ICE amps need cooling?


I've been looking for an amp to power my Maggies and was doing some research on these ICE modules from B&O. While reading the data sheet I saw that the model 1000 that puts out 525 watts into 8 Ohms and 1,000 watts into 4 Ohms it gave a specification of Power(FTC) of 80 watts continuous. Now I remember back in the 70's during the receiver wars the FTC mandated that power ratings be standardized to something like "100 wpc continuous into 8 Ohms with no more than X% distortion" This was to stop all the unrealistic power claims of huge power output for a brief time under tremendous distortion. It made the playing field level so consumers could at least get what they were expecting. So I see that the ICE module has a power rating of only 80 watts continuous! Now that is a far cry from the 500 watts they are bragging about. Have all amplifier specs abandoned the FTC ruling, or is the ICE module just blowing smoke? The B&O site also stated that with heat sinks or fan cooling the power rating could go up. Most ICE amps I see on the market don't have any heat sinks or even ventilation for that matter. So are we all buying ICE amps that can deliver their stated output power for only brief times, and actually put out only a fraction of the power for any sustained period of time? I'm no expert and I just saw this today so I am asking the the members with lots of knowledge in this area to respond and please clear this up. Thanks.
koestner
Muralman1 - I said it's funny because they think power supply should not switch but the amp itself should - and both of them are the same thing.

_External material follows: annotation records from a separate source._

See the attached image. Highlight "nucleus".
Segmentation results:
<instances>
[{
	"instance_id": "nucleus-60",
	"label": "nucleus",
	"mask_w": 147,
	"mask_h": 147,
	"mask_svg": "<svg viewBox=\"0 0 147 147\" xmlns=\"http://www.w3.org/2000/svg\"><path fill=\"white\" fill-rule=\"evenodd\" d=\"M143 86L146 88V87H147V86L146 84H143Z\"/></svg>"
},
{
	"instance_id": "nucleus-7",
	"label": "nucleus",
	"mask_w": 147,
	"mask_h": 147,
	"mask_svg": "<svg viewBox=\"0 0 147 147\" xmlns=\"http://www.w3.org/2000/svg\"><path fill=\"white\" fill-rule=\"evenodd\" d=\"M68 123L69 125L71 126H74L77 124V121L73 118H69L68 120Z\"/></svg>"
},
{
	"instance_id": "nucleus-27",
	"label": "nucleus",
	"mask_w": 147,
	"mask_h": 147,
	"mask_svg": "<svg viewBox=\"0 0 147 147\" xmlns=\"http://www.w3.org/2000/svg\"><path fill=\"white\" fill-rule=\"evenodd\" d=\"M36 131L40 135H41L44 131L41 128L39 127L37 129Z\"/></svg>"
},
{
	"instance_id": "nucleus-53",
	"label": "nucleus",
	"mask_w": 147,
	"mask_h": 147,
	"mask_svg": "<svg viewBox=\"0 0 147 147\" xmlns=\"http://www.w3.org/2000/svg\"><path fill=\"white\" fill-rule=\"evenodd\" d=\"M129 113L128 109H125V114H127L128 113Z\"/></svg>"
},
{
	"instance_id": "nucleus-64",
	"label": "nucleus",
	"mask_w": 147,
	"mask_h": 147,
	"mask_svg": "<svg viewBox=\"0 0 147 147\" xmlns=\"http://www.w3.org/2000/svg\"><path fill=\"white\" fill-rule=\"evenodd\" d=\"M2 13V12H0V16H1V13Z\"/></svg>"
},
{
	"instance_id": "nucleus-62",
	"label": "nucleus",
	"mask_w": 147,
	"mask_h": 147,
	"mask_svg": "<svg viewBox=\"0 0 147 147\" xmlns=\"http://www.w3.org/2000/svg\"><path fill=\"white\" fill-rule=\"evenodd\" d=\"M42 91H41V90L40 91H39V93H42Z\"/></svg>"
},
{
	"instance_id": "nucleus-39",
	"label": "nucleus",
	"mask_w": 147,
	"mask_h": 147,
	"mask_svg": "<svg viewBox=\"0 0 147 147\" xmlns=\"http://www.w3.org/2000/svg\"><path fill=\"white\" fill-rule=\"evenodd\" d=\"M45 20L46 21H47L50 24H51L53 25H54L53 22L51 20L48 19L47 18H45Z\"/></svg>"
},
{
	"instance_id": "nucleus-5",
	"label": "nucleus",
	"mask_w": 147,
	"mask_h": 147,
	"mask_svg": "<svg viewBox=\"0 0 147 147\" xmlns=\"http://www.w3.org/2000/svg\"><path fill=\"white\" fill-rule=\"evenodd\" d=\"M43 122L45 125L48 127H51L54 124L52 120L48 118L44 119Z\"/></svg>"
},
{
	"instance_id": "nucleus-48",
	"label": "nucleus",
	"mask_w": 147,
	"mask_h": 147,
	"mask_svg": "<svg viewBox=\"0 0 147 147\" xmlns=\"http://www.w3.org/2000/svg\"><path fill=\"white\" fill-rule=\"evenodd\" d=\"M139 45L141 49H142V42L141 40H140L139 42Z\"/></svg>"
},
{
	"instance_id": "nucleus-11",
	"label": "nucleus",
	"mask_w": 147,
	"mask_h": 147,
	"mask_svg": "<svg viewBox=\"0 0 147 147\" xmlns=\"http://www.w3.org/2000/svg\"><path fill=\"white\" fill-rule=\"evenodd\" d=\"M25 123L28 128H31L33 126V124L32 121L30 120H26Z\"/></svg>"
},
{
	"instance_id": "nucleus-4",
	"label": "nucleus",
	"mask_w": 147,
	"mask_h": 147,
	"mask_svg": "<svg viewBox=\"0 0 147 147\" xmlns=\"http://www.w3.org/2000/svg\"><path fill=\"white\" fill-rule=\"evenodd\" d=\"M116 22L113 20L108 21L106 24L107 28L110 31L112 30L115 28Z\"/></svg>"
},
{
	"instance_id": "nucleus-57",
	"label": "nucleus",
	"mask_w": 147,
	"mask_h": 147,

On the other hand I don't think they are THAT stupid and have some purpose in mind. The obvious one is that a lot of buyers, like you, still believes in linear power supplies.

If you can come up with any technical reason against using switching power supplies in audio - please let me know.
Here's one. The digital power supply is noisy. My amp builder makes amps of
both modules. The newest module has cut distortion and noise by half. They
gave this module a different designation. There is a built in noise and distortion
filter in the module. It has to be there.

The analog power supply is just that. It operates just like class A in that it
contains all power that the module needs under any load and any loudness. It is
not an amp.

The ICE amp is analog, and not digital. Read their white papers.
Muralman - I don't know how many times I have to repeat that - CLASS D IS SWITCHING POWER SUPPLY. Switching itself does not make class D or SMPS digital. Both of them are exactly the same thing.

There is very little noise in properly designed SMPS (my Rowland 102 has 110dB S/N).
Noise is at non audible frequency
This frequency is easy to filter out (that's why Rowland uses it in preamps instead of linear

AS for linear power supply - it is not class A. Class A is an active regulated supply while linear PS in neither active nor regulated (line and load). It produces 120Hz ripple in-spite of huge number of capacitors. There are good and bad realization of each technology but the fact is that linear one is unregulated.
Kijanki, B&O would find your notion the modulation process is the same as the switching power supply unit insulting, or more likely, hilarious.

Henry Ho, an advanced electronics engineer is quite capable of creating a power supply that has no measurable ripple or other distortions. The 250A module is built to accept any power supply. My sound is proof enough.

By the way, take a look at the graphs provided by B&O. They show a distinct advantage of the A250 over the ASP250.
Muralman1 - yes it is pretty much the same. I have no idea why you call switching power supplies digital and amplifier analog. Both of them are analog (no discrete values) and both operate with PWM and feedbacks. Modulation process might be different but purpose of power supply is different - input value is constant and feedback keeps output constant. The issue that you raised was noise. Since both operate at the same principle (pulse width modulation) and the same power - noise product of both is the same and very easy to filter out.

Icepower doesn't even bother to filter amplifier's switching noise completely and leaves about 1% on speaker wires. This noise is not audible and can modulate the sound only on non-linear element. Tweeter is potentially one but only if membrane moves (it cannot at such high frequencies). It cannot radiate because it needs hundreds of feet of wire to create 1/4 wave antenna.

There is quite few amps built with 1000ASP module that includes built in SMPS (40 Amperes) and very good reviews.

Let me repeat again - SMPS are regulated (line and load) and can deliver a lot of current - each of 1000ASP modules have its own 40A SMPS.

B&O guys are audio freaks and would never design substandard SMPS to their Icepower modules. I would be happy to discuss it with them if they would find my statements "insulting" or "hilarious". I design electronics (including SMPS) and am familiar with Karsten Nielsen doctorate work.

As for Henry Ho - he might get very low ripple by using a lot of capacitors but you're paying for that and power supply is still completely unregulated same way it was designed more than 50 years ago. Class D was invented during demonstration of response of SMPS. Engineers claimed that SMPS was so fast that it could even play music. Since then SMPS got highly specialized as well as class D. Requirements are different since SMPS is unidirectional and holds constant output voltage but they both got quite sophisticated with a lot of high quality ICs released in recent years.